Rodovia no Pará foi interditada em protesto contra ataque a tiros a indígenas
Virgínia Berriel
Início do conflito
Os indígenas afirmam ter sido baleados em repressão ao protesto que cobrava agilidade nas investigações do caso do jovem Tembé baleado na aldeia Bananal.
Sobre o episódio de sexta-feira, a Secretaria de Segurança Pública e Defesa Social do Pará (Segup) disse que o vigilante identificado como autor do disparo foi apresentado na segunda-feira (7), na Superintendência de Polícia Civil de Castanhal e encaminhado ao sistema penitenciário.

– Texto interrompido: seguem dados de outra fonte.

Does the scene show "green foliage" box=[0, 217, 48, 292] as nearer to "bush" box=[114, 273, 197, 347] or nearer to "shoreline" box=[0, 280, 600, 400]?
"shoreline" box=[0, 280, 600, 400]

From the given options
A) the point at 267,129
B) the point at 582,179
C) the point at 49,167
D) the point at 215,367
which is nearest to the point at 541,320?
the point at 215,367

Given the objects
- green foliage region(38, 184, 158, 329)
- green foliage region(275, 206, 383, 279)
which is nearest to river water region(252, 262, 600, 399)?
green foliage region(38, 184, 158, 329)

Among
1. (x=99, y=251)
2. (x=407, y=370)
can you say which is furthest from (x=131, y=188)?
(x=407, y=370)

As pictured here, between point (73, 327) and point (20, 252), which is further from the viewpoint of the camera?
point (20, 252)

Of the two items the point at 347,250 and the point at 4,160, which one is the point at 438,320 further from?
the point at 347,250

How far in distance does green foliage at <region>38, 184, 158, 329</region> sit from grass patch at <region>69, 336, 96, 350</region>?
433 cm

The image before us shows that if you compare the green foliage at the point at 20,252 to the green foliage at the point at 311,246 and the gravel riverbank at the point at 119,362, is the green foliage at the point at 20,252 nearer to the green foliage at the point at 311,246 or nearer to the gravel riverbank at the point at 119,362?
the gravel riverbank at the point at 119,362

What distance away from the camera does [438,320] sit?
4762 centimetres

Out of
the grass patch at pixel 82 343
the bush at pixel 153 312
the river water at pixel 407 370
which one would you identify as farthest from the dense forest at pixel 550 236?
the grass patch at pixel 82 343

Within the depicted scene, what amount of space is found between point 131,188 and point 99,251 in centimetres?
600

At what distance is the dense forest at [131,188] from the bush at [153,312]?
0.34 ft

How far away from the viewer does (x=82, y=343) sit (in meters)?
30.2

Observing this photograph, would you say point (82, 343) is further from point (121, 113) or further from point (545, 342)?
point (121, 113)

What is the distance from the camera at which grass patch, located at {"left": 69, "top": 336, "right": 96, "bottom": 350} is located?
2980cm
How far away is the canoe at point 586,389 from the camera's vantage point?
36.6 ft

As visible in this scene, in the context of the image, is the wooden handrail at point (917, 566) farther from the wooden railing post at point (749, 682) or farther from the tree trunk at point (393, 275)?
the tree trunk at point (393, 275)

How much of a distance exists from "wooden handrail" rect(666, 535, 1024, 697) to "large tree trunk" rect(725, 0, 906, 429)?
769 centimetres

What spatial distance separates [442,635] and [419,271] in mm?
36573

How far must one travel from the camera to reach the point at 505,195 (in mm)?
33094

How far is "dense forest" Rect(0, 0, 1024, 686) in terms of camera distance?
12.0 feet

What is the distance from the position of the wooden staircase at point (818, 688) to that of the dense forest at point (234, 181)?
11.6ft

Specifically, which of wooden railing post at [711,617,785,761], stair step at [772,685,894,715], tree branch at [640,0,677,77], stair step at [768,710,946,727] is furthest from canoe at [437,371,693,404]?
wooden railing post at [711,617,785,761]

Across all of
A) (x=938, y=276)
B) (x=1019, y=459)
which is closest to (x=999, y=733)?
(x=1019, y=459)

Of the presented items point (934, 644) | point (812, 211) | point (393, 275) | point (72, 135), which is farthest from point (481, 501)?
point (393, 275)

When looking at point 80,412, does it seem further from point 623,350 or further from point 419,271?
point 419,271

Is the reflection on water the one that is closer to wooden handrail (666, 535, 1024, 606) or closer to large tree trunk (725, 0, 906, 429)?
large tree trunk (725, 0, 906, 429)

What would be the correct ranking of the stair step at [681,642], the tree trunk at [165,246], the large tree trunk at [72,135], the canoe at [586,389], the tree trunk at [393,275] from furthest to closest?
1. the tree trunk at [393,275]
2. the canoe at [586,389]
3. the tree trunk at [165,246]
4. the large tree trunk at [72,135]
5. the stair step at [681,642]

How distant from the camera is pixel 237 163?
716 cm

Em nota, a empresa mencionada pelos indígenas como responsável pelos disparos alega que seguranças reagiram à invasão com equipamentos incendiados e edificações destruídas.
“O Grupo BBF (Brasil BioFuels) esclarece que o Polo de Tomé-Açu, propriedade privada da empresa composto pela Agrovila, Administração Geral e Áreas de Infraestrutura, foi novamente invadido e teve equipamentos incendiados e edificações destruídas”.
Ainda segundo a empresa, “na ação, cerca de 30 invasores armados ameaçaram e agrediram trabalhadores da empresa no local, antes de incendiar dezenas de tratores, maquinários agrícolas e edificações da empresa. Em defesa, a equipe de segurança privada da Companhia conseguiu conter a ação criminosa dos invasores e resguardar a vida dos trabalhadores que estavam no local”.
A empresa não especificou quantos equipamentos teriam sido destruídos e diz que “já tomou as medidas jurídicas cabíveis junto ao poder judiciário”.